Aim of the exercise
Your answer must be the full set of records, repeated exactly.

Extracted records

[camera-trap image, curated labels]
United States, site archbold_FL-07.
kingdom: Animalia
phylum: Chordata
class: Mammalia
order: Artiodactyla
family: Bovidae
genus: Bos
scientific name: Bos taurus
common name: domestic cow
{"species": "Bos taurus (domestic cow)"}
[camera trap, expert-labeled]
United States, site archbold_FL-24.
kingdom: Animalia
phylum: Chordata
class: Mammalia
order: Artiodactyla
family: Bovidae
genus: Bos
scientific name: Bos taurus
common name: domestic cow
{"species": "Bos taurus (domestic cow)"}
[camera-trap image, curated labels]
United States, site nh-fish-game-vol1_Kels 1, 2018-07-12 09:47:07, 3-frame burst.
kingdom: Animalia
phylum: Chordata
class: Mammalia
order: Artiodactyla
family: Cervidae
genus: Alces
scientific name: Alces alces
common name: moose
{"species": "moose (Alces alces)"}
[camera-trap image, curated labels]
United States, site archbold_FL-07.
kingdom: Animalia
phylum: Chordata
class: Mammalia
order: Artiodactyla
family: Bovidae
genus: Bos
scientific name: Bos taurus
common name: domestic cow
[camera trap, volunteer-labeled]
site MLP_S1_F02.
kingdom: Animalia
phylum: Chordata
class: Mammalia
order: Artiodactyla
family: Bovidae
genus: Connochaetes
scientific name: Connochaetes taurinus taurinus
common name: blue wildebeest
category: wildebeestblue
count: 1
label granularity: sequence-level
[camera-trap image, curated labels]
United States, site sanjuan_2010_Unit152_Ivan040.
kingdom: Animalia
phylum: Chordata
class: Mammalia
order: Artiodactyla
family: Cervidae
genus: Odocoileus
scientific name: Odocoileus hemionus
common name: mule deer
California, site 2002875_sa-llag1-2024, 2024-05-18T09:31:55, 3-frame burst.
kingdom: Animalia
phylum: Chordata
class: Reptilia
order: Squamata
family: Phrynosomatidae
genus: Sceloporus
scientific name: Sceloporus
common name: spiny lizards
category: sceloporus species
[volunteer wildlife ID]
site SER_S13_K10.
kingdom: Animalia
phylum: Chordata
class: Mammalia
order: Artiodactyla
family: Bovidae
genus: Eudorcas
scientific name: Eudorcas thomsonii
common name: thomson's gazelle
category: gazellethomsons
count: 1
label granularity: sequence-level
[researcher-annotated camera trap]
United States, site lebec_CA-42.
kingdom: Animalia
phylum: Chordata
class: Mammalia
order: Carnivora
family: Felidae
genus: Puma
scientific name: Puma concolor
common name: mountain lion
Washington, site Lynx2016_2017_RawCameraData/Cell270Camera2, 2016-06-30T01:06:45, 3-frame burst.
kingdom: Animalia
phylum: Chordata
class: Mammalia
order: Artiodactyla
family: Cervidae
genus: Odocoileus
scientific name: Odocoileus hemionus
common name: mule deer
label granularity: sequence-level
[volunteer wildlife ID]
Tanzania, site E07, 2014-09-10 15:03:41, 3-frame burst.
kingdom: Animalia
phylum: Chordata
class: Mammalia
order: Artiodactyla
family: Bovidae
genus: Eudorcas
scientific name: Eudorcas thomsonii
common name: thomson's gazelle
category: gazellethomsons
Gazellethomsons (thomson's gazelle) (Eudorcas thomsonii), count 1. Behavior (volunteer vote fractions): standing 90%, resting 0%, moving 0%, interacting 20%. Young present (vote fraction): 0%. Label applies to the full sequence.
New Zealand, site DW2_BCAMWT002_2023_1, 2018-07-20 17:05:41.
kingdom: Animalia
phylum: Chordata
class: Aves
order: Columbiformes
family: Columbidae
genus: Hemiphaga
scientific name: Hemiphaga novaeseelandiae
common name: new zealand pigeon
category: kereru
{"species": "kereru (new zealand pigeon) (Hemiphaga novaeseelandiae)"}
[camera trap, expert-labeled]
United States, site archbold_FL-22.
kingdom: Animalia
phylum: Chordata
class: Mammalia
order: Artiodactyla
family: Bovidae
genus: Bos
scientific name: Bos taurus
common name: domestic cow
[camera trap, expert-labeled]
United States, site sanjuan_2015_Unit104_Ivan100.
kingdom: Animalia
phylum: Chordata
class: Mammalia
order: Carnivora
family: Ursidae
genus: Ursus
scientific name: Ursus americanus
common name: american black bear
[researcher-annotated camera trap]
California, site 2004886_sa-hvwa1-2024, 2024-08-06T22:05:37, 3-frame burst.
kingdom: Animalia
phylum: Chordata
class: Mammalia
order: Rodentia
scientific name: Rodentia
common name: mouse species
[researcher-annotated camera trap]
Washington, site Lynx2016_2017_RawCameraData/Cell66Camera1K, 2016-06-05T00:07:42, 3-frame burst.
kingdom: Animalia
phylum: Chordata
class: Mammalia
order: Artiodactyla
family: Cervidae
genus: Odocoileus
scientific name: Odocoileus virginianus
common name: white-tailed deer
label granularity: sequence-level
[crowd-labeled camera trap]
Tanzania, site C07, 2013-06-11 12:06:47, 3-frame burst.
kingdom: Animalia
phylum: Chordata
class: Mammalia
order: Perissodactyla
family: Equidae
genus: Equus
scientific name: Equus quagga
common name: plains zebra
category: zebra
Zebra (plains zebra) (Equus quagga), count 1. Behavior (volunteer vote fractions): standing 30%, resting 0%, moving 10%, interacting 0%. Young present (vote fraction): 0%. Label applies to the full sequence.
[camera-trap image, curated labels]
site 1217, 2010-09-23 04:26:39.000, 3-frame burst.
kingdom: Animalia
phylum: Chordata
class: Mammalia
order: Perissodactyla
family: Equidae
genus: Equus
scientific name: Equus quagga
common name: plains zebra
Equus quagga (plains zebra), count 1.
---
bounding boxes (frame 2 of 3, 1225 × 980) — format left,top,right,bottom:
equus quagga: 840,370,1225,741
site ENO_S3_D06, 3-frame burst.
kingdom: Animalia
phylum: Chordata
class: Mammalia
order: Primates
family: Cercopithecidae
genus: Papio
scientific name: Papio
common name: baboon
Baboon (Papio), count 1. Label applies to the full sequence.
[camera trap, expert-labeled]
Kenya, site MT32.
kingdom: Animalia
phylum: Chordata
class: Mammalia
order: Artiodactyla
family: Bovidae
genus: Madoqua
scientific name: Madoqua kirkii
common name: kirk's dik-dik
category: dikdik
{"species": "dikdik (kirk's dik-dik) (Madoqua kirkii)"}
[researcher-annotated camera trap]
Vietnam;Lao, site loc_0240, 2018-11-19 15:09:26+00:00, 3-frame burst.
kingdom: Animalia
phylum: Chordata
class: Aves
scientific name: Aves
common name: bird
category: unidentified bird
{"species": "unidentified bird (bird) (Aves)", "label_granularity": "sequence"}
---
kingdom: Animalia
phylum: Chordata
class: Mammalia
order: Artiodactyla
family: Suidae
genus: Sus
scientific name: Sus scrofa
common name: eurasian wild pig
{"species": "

Exercise response
[camera-trap image, curated labels]
United States, site archbold_FL-07.
kingdom: Animalia
phylum: Chordata
class: Mammalia
order: Artiodactyla
family: Bovidae
genus: Bos
scientific name: Bos taurus
common name: domestic cow
{"species": "Bos taurus (domestic cow)"}
[camera trap, expert-labeled]
United States, site archbold_FL-24.
kingdom: Animalia
phylum: Chordata
class: Mammalia
order: Artiodactyla
family: Bovidae
genus: Bos
scientific name: Bos taurus
common name: domestic cow
{"species": "Bos taurus (domestic cow)"}
[camera-trap image, curated labels]
United States, site nh-fish-game-vol1_Kels 1, 2018-07-12 09:47:07, 3-frame burst.
kingdom: Animalia
phylum: Chordata
class: Mammalia
order: Artiodactyla
family: Cervidae
genus: Alces
scientific name: Alces alces
common name: moose
{"species": "moose (Alces alces)"}
[camera-trap image, curated labels]
United States, site archbold_FL-07.
kingdom: Animalia
phylum: Chordata
class: Mammalia
order: Artiodactyla
family: Bovidae
genus: Bos
scientific name: Bos taurus
common name: domestic cow
[camera trap, volunteer-labeled]
site MLP_S1_F02.
kingdom: Animalia
phylum: Chordata
class: Mammalia
order: Artiodactyla
family: Bovidae
genus: Connochaetes
scientific name: Connochaetes taurinus taurinus
common name: blue wildebeest
category: wildebeestblue
count: 1
label granularity: sequence-level
[camera-trap image, curated labels]
United States, site sanjuan_2010_Unit152_Ivan040.
kingdom: Animalia
phylum: Chordata
class: Mammalia
order: Artiodactyla
family: Cervidae
genus: Odocoileus
scientific name: Odocoileus hemionus
common name: mule deer
California, site 2002875_sa-llag1-2024, 2024-05-18T09:31:55, 3-frame burst.
kingdom: Animalia
phylum: Chordata
class: Reptilia
order: Squamata
family: Phrynosomatidae
genus: Sceloporus
scientific name: Sceloporus
common name: spiny lizards
category: sceloporus species
[volunteer wildlife ID]
site SER_S13_K10.
kingdom: Animalia
phylum: Chordata
class: Mammalia
order: Artiodactyla
family: Bovidae
genus: Eudorcas
scientific name: Eudorcas thomsonii
common name: thomson's gazelle
category: gazellethomsons
count: 1
label granularity: sequence-level
[researcher-annotated camera trap]
United States, site lebec_CA-42.
kingdom: Animalia
phylum: Chordata
class: Mammalia
order: Carnivora
family: Felidae
genus: Puma
scientific name: Puma concolor
common name: mountain lion
Washington, site Lynx2016_2017_RawCameraData/Cell270Camera2, 2016-06-30T01:06:45, 3-frame burst.
kingdom: Animalia
phylum: Chordata
class: Mammalia
order: Artiodactyla
family: Cervidae
genus: Odocoileus
scientific name: Odocoileus hemionus
common name: mule deer
label granularity: sequence-level
[volunteer wildlife ID]
Tanzania, site E07, 2014-09-10 15:03:41, 3-frame burst.
kingdom: Animalia
phylum: Chordata
class: Mammalia
order: Artiodactyla
family: Bovidae
genus: Eudorcas
scientific name: Eudorcas thomsonii
common name: thomson's gazelle
category: gazellethomsons
Gazellethomsons (thomson's gazelle) (Eudorcas thomsonii), count 1. Behavior (volunteer vote fractions): standing 90%, resting 0%, moving 0%, interacting 20%. Young present (vote fraction): 0%. Label applies to the full sequence.
New Zealand, site DW2_BCAMWT002_2023_1, 2018-07-20 17:05:41.
kingdom: Animalia
phylum: Chordata
class: Aves
order: Columbiformes
family: Columbidae
genus: Hemiphaga
scientific name: Hemiphaga novaeseelandiae
common name: new zealand pigeon
category: kereru
{"species": "kereru (new zealand pigeon) (Hemiphaga novaeseelandiae)"}
[camera trap, expert-labeled]
United States, site archbold_FL-22.
kingdom: Animalia
phylum: Chordata
class: Mammalia
order: Artiodactyla
family: Bovidae
genus: Bos
scientific name: Bos taurus
common name: domestic cow
[camera trap, expert-labeled]
United States, site sanjuan_2015_Unit104_Ivan100.
kingdom: Animalia
phylum: Chordata
class: Mammalia
order: Carnivora
family: Ursidae
genus: Ursus
scientific name: Ursus americanus
common name: american black bear
[researcher-annotated camera trap]
California, site 2004886_sa-hvwa1-2024, 2024-08-06T22:05:37, 3-frame burst.
kingdom: Animalia
phylum: Chordata
class: Mammalia
order: Rodentia
scientific name: Rodentia
common name: mouse species
[researcher-annotated camera trap]
Washington, site Lynx2016_2017_RawCameraData/Cell66Camera1K, 2016-06-05T00:07:42, 3-frame burst.
kingdom: Animalia
phylum: Chordata
class: Mammalia
order: Artiodactyla
family: Cervidae
genus: Odocoileus
scientific name: Odocoileus virginianus
common name: white-tailed deer
label granularity: sequence-level
[crowd-labeled camera trap]
Tanzania, site C07, 2013-06-11 12:06:47, 3-frame burst.
kingdom: Animalia
phylum: Chordata
class: Mammalia
order: Perissodactyla
family: Equidae
genus: Equus
scientific name: Equus quagga
common name: plains zebra
category: zebra
Zebra (plains zebra) (Equus quagga), count 1. Behavior (volunteer vote fractions): standing 30%, resting 0%, moving 10%, interacting 0%. Young present (vote fraction): 0%. Label applies to the full sequence.
[camera-trap image, curated labels]
site 1217, 2010-09-23 04:26:39.000, 3-frame burst.
kingdom: Animalia
phylum: Chordata
class: Mammalia
order: Perissodactyla
family: Equidae
genus: Equus
scientific name: Equus quagga
common name: plains zebra
Equus quagga (plains zebra), count 1.
---
bounding boxes (frame 2 of 3, 1225 × 980) — format left,top,right,bottom:
equus quagga: 840,370,1225,741
site ENO_S3_D06, 3-frame burst.
kingdom: Animalia
phylum: Chordata
class: Mammalia
order: Primates
family: Cercopithecidae
genus: Papio
scientific name: Papio
common name: baboon
Baboon (Papio), count 1. Label applies to the full sequence.
[camera trap, expert-labeled]
Kenya, site MT32.
kingdom: Animalia
phylum: Chordata
class: Mammalia
order: Artiodactyla
family: Bovidae
genus: Madoqua
scientific name: Madoqua kirkii
common name: kirk's dik-dik
category: dikdik
{"species": "dikdik (kirk's dik-dik) (Madoqua kirkii)"}
[researcher-annotated camera trap]
Vietnam;Lao, site loc_0240, 2018-11-19 15:09:26+00:00, 3-frame burst.
kingdom: Animalia
phylum: Chordata
class: Aves
scientific name: Aves
common name: bird
category: unidentified bird
{"species": "unidentified bird (bird) (Aves)", "label_granularity": "sequence"}
---
kingdom: Animalia
phylum: Chordata
class: Mammalia
order: Artiodactyla
family: Suidae
genus: Sus
scientific name: Sus scrofa
common name: eurasian wild pig
{"species": "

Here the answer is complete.